Scientists, led by an Indian-American researcher, have for the first time developed a way to selectively and noninvasively activate brain, heart, muscle and other cells using ultrasonic waves.
The new technique, dubbed sonogenetics, has some similarities to the burgeoning use of light to activate cells in order to better understand the brain.
This new method – which uses the same type of waves used in medical sonograms – may have advantages over the light-based approach – known as optogenetics – particularly when it comes to adapting the technology to human therapeutics, researchers said.
“Light-based techniques are great for some uses and I think we’re going to continue to see developments on that front,” said Sreekanth Chalasani, an assistant professor in Salk Institute for Biological Studies, senior author of study.
“But this is a new, additional tool to manipulate neurons and other cells in the body,” said Chalasani.
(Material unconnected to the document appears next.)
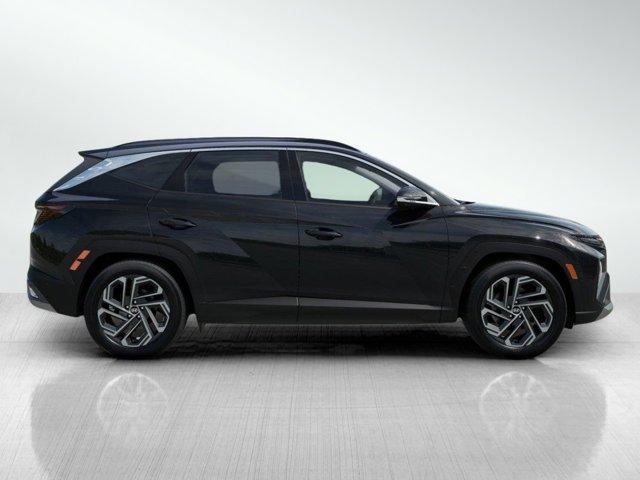 new 2026 Hyundai Tucson car, priced at $39,449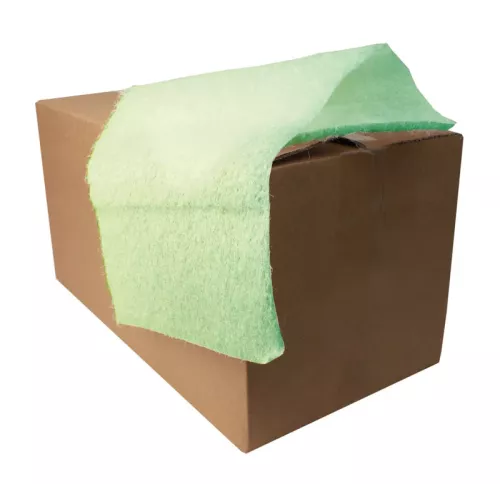 Hygienmopp Activa Bio 60 cm – engångsmopp i miljövänligt material för effektiv och hygienisk rengöring av golv i vård och livsmedelsmiljöer, 200-pack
In optogenetics, researchers add light-sensitive channel proteins to neurons they wish to study.
But using an optogenetics approach on cells deep in the brain is difficult: typically, researchers have to perform surgery to implant a fibre optic cable that can reach the cells. Plus, light is scattered by the brain and by other tissues in the body.
“In contrast to light, low-frequency ultrasound can travel through the body without any scattering,” Chalasani said.
“This could be a big advantage when you want to stimulate a region deep in the brain without affecting other regions,” said Stuart Ibsen, a postdoctoral fellow in the Chalasani lab and first author of the work.
Chalasani and his colleagues first showed that, in the nematode Caenorhabditis elegans, microbubbles of gas outside of the worm were necessary to amplify the low-intensity ultrasound waves.
“The microbubbles grow and shrink in tune with the ultrasound pressure waves. These oscillations can then propagate noninvasively into the worm,” said Ibsen.
Next, they found a membrane ion channel, TRP-4, which can respond to these waves. When mechanical deformations from the ultrasound hitting gas bubbles propagate into the worm, they cause TRP-4 channels to open up and activate the cell.
The team tried adding the TRP-4 channel to neurons that don’t normally have it. With this approach, they successfully activated neurons that don’t usually react to ultrasound.
So far, sonogenetics has only been applied to C elegans neurons. But TRP-4 could be added to any calcium-sensitive cell type in any organism including humans, Chalasani said.
Then, microbubbles could be injected into the bloodstream, and distributed throughout the body – an approach already used in some human imaging techniques.
Ultrasound could then noninvasively reach any tissue of interest, researchers said.
The study was published in the journal Nature Communications.